But I sometimes wonder whether such ideas of leadership do more harm than good. 

Don’t get me wrong: Churchill and Thatcher were colossal figures who fought for freedom and won; the former against fascism, the latter against the Soviet Union and trade union dominance. What I mean is that their prominence in our political pantheon impedes how our leaders operate. After all, all modern leaders who have tried to emulate them have failed.  

Theresa May offers a case in point. Casting herself as someone with steely ‘Iron Lady’ resolve, proud of being considered ‘a bloody difficult woman’ — something which went against her mild-mannered, managerial instincts — she lost her majority, the support of her party, and — after two torturous years — her job. David Cameron, too, in his battle for the centre, tried to forcibly shape his Party in his own image, not realising that it was well beyond his power. 

Labour leaders also imitate our two most influential 20th century prime ministers. Tony Blair wanted to outlast Thatcher’s time in office and to play a similar role on the world stage. He would argue that intervention in Kosovo, Iraq, and Afghanistan followed the moral principles she encapsulated, even if he lacked her sense of history and fearlessness. I sometimes wonder whether the Government’s scientific advisers, when standing at their podiums in Downing Street, were secretly hankering for their own Churchill moment.  

But it’s not Churchillian principles of leadership that are wrong, I hear you cry, it’s the calibre of their imitators.
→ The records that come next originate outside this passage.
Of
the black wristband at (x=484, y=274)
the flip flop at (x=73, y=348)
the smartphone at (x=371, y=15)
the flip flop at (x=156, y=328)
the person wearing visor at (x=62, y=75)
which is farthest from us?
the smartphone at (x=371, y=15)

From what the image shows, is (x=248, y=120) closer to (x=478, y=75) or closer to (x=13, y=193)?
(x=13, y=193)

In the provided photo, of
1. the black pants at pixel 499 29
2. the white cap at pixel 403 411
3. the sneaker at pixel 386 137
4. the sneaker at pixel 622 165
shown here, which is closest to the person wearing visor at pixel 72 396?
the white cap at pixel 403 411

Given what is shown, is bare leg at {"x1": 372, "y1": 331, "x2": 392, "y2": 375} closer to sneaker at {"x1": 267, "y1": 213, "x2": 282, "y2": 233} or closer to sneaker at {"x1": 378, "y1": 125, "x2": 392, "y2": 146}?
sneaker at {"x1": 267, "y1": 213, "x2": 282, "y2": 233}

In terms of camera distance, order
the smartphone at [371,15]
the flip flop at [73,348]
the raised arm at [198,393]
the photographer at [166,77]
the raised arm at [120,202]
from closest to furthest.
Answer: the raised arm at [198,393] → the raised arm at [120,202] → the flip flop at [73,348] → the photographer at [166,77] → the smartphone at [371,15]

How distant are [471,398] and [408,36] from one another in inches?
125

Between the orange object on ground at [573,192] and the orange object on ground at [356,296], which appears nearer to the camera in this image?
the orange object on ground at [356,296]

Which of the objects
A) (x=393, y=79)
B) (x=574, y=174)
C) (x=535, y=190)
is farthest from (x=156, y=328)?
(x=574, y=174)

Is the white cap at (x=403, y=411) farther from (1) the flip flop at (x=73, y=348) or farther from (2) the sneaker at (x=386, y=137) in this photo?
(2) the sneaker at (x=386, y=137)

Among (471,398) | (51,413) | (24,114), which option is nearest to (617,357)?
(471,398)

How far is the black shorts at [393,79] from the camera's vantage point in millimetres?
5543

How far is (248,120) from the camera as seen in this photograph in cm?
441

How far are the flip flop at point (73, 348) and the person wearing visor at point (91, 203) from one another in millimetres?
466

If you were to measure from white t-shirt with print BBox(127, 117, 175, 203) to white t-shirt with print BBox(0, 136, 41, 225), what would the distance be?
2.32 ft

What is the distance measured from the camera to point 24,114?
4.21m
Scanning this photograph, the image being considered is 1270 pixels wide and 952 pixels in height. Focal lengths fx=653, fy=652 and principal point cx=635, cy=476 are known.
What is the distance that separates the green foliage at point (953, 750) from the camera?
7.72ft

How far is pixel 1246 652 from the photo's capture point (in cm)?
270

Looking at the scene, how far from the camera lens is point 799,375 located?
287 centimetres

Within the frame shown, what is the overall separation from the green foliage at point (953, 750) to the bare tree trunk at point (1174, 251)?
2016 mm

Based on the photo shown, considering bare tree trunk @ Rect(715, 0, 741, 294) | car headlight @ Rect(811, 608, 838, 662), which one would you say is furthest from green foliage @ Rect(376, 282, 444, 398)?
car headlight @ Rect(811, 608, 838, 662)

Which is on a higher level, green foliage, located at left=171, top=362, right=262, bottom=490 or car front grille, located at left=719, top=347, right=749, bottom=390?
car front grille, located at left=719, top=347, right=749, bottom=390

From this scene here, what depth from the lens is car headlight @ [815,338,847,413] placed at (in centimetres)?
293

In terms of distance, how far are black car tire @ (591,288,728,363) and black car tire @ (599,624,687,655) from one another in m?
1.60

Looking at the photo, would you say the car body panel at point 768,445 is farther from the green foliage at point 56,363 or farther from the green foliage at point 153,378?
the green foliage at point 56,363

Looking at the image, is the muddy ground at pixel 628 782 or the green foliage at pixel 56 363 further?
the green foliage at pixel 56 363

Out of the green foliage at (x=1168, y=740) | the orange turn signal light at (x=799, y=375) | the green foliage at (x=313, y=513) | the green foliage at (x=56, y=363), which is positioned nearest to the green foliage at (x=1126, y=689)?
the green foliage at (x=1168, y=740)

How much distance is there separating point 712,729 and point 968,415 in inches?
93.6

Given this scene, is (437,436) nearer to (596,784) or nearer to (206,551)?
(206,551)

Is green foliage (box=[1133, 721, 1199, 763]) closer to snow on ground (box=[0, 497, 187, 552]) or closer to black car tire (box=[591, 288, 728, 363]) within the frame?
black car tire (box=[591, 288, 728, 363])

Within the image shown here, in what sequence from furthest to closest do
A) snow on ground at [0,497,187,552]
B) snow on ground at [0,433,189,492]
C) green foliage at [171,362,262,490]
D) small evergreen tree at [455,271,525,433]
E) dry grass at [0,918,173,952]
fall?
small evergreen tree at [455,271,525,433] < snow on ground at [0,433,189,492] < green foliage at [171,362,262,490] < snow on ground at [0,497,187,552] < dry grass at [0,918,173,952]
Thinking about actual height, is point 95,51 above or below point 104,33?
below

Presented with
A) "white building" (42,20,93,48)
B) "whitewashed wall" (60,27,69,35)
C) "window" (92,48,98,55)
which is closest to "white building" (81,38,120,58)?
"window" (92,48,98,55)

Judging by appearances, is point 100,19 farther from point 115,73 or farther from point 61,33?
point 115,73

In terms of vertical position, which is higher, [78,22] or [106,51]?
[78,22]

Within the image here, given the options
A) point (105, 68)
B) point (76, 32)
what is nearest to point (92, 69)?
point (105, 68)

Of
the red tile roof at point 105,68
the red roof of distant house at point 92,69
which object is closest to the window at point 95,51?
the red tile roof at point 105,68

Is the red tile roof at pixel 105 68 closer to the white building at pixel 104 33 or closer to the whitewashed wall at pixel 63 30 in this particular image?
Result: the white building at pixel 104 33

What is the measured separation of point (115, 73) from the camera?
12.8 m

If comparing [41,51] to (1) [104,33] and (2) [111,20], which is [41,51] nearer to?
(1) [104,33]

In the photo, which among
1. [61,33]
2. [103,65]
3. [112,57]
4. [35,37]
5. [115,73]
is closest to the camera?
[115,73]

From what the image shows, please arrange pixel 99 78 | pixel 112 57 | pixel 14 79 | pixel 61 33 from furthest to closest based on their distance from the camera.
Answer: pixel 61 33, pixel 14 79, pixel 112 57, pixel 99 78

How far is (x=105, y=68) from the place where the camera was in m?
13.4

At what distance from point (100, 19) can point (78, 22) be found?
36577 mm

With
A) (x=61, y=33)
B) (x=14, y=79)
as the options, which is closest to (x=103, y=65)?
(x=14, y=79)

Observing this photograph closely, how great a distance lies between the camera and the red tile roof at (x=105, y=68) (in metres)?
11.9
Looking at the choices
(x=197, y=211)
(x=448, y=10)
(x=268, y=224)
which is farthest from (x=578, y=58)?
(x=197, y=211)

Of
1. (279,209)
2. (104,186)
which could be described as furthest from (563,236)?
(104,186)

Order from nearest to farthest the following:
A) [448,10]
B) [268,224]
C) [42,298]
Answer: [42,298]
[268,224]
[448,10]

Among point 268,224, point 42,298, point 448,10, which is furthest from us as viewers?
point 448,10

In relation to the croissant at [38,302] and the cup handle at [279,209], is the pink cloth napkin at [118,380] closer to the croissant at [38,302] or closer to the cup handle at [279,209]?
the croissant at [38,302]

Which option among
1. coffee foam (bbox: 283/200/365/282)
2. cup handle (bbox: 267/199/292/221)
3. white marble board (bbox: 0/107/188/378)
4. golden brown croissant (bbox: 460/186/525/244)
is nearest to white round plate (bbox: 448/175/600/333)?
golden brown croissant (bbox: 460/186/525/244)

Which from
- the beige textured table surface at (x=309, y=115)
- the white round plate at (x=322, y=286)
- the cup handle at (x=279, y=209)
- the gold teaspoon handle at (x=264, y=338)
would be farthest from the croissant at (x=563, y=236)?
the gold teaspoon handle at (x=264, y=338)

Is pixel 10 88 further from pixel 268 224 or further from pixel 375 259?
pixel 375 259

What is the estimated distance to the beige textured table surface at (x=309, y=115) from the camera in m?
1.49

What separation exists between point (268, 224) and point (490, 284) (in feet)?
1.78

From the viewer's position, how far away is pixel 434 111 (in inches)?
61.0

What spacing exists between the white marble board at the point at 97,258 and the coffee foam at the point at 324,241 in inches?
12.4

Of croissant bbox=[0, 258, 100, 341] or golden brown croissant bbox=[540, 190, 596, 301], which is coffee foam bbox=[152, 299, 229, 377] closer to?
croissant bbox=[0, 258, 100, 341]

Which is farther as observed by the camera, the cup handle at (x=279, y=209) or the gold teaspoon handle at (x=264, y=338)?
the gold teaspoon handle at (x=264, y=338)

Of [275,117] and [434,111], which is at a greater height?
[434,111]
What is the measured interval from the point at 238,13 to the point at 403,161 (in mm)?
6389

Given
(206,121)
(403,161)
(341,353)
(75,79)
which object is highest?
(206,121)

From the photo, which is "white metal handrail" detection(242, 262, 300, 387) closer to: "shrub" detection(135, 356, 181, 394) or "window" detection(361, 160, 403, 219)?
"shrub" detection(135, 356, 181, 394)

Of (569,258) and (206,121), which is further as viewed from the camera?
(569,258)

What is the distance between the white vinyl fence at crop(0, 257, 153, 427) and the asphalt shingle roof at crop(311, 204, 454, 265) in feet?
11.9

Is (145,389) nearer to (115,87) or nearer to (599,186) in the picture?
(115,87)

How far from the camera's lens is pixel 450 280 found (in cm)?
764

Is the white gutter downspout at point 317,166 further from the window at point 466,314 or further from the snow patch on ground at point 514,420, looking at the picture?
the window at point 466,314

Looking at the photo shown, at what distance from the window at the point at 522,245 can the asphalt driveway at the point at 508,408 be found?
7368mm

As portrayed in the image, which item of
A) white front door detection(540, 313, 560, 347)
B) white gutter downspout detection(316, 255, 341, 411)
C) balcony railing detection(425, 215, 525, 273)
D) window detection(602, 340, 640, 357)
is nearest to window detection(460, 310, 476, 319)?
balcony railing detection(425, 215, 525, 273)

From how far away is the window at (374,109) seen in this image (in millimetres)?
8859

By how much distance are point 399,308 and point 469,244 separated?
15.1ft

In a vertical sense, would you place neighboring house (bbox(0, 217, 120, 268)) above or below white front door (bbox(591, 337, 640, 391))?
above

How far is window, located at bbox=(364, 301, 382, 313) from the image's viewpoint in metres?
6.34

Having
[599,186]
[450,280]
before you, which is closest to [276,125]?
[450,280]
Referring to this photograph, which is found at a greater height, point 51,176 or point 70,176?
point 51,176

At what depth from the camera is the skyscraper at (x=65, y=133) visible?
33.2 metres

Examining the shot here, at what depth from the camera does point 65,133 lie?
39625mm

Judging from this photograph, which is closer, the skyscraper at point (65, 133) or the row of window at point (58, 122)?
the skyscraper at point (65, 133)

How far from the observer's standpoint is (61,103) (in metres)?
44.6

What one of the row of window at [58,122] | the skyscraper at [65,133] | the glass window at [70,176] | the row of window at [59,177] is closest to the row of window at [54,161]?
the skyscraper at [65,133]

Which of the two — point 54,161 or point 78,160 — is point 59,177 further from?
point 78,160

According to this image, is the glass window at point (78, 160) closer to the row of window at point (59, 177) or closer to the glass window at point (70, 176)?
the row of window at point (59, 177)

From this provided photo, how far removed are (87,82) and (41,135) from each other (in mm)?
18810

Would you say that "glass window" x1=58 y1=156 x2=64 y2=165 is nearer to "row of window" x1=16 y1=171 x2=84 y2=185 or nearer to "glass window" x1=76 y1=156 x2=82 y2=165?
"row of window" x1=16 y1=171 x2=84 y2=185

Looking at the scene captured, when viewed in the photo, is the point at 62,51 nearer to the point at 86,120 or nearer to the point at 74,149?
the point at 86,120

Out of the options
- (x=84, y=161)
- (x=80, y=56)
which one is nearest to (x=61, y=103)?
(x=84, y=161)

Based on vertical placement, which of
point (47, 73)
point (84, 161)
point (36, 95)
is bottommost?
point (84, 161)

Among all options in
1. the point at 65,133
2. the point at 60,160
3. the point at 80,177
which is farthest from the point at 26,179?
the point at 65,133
I sympathise, and were it only the return of someone with Sir Winston’s gifts — not least a defining vision encapsulating the present and anticipating the future — I would be the first to champion it. But I fear that such a view of modern politics may speak more to the nature of the problem than the solution.   

We thirst for clarity in an age of confusion and divided narratives. The world has become so large, so incalculably complex for a single human mind to fathom, that we crave someone who makes sense of it. On the Left, Corbynism offered a simplistic and backward-looking socialist answer. In his own way, he conformed to a faint echo of the idea that principles drilled home to the bitter end offer a solution.  

But to solve the problems of our time perhaps a different kind of leader is needed. The historian of ideas Isaiah Berlin identified two different types of great leader: the kind who govern through ‘concentration of willpower, directness and strength’ — a Churchill or Thatcher — and those who ‘possess antennae of the greatest possible delicacy’ — i.e. those whose skills are multifaceted, and require a more subtle form of political genius in order to navigate the complexity of their age. If politics is the art of the possible, then these leaders are capable of pushing that possibility to the edge without disturbing the equilibrium. 

Today, such a great leader would need to be fluent in the age of mass communications and the web of interconnected systems that control the world; they would need to have their eye on the big issues coming down the road: mass migration, big data, artificial intelligence, climate change, the encroaching threat of cultural and political authoritarianism. They would look beyond the narrow definitions of leadership we thirst for, and see there are other ways of governing more conducive to what is required, artfully outmanoeuvring and out-thinking the vested interests, especially in Whitehall. 

This is the essence of what Dominic Cummings has been saying all along, though it has been misinterpreted by those who think he merely has an axe to grind. If one reads his blogs, it is the dysfunctional institutional structure that is his enemy more than prime ministers themselves. Only by reforming the systems of governance — the Blob, for want of a better word, though in reality it runs deeper than that — can the country advance. 

These light-touch, multifaceted skills were the traditional toolkit of the British prime minister before the age of absolutism of the 20th century, and I wonder whether we might need to see their return if we are to survive, and thrive, once more. Churchill and Thatcher were iconic leaders of their time, offering no shortage of lessons for today — though the next generation of leaders might need to channel their best elements, plus something more. That said, politics being as it is, would they ever win a Tory leadership contest, let alone a general election? 

An alternative might be to accept that we all have limitations and embrace real cabinet government, making full use of the skills of others, rather than placing an over-reliance on civil servants or ruling by cabal. 

So if you’re reading this Boris, it is time to think differently, or bring in a team who can. In this sense, Churchill does serve as a helpful guide. As he remarked: “There is no time for ease and comfort. It is time to dare and endure.”